What you will do -
Give back the data below line for line, changing nothing.

▼

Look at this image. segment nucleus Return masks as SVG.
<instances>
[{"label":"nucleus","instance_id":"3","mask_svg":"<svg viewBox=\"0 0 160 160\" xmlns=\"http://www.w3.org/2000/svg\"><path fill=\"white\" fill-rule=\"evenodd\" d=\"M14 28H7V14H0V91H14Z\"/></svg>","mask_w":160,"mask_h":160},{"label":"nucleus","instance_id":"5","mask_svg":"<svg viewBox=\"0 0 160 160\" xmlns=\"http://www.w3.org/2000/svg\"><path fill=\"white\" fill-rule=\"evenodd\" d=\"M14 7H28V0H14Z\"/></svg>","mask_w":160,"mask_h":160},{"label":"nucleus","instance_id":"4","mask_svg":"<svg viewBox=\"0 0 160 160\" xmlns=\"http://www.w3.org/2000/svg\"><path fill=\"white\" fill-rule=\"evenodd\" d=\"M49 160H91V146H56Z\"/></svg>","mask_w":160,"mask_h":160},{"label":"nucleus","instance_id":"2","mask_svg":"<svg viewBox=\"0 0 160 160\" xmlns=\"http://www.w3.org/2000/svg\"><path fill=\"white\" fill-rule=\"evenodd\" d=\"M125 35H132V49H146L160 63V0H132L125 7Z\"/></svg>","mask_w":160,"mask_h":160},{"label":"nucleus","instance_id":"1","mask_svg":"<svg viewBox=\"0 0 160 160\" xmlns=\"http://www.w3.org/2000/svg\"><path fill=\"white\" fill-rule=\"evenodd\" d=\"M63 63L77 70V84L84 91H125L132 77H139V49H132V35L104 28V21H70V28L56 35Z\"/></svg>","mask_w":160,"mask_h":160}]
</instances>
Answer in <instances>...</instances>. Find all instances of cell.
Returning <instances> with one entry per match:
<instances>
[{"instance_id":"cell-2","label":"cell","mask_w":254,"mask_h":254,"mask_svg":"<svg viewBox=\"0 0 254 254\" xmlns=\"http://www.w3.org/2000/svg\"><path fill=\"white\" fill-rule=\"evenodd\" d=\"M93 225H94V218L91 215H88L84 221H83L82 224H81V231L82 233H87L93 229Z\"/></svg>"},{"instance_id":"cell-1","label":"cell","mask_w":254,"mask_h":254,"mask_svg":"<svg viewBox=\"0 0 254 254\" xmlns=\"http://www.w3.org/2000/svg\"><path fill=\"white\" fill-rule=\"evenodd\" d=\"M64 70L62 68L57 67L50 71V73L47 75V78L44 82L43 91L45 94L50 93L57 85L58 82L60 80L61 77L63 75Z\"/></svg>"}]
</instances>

▲

Expected output -
Look at this image. segment nucleus Return masks as SVG.
<instances>
[{"label":"nucleus","instance_id":"3","mask_svg":"<svg viewBox=\"0 0 160 160\" xmlns=\"http://www.w3.org/2000/svg\"><path fill=\"white\" fill-rule=\"evenodd\" d=\"M14 28H7V14H0V91H14Z\"/></svg>","mask_w":160,"mask_h":160},{"label":"nucleus","instance_id":"5","mask_svg":"<svg viewBox=\"0 0 160 160\" xmlns=\"http://www.w3.org/2000/svg\"><path fill=\"white\" fill-rule=\"evenodd\" d=\"M14 7H28V0H14Z\"/></svg>","mask_w":160,"mask_h":160},{"label":"nucleus","instance_id":"4","mask_svg":"<svg viewBox=\"0 0 160 160\" xmlns=\"http://www.w3.org/2000/svg\"><path fill=\"white\" fill-rule=\"evenodd\" d=\"M49 160H91V146H56Z\"/></svg>","mask_w":160,"mask_h":160},{"label":"nucleus","instance_id":"2","mask_svg":"<svg viewBox=\"0 0 160 160\" xmlns=\"http://www.w3.org/2000/svg\"><path fill=\"white\" fill-rule=\"evenodd\" d=\"M125 35H132V49H146L160 63V0H132L125 7Z\"/></svg>","mask_w":160,"mask_h":160},{"label":"nucleus","instance_id":"1","mask_svg":"<svg viewBox=\"0 0 160 160\" xmlns=\"http://www.w3.org/2000/svg\"><path fill=\"white\" fill-rule=\"evenodd\" d=\"M63 63L77 70V84L84 91H125L132 77H139V49H132V35L104 28V21H70V28L56 35Z\"/></svg>","mask_w":160,"mask_h":160}]
</instances>
Answer in <instances>...</instances>. Find all instances of cell.
Returning <instances> with one entry per match:
<instances>
[{"instance_id":"cell-2","label":"cell","mask_w":254,"mask_h":254,"mask_svg":"<svg viewBox=\"0 0 254 254\" xmlns=\"http://www.w3.org/2000/svg\"><path fill=\"white\" fill-rule=\"evenodd\" d=\"M93 225H94V218L91 215H88L84 221H83L82 224H81V231L82 233H87L93 229Z\"/></svg>"},{"instance_id":"cell-1","label":"cell","mask_w":254,"mask_h":254,"mask_svg":"<svg viewBox=\"0 0 254 254\" xmlns=\"http://www.w3.org/2000/svg\"><path fill=\"white\" fill-rule=\"evenodd\" d=\"M64 70L62 68L57 67L50 71V73L47 75V78L44 82L43 91L45 94L50 93L57 85L58 82L60 80L61 77L63 75Z\"/></svg>"}]
</instances>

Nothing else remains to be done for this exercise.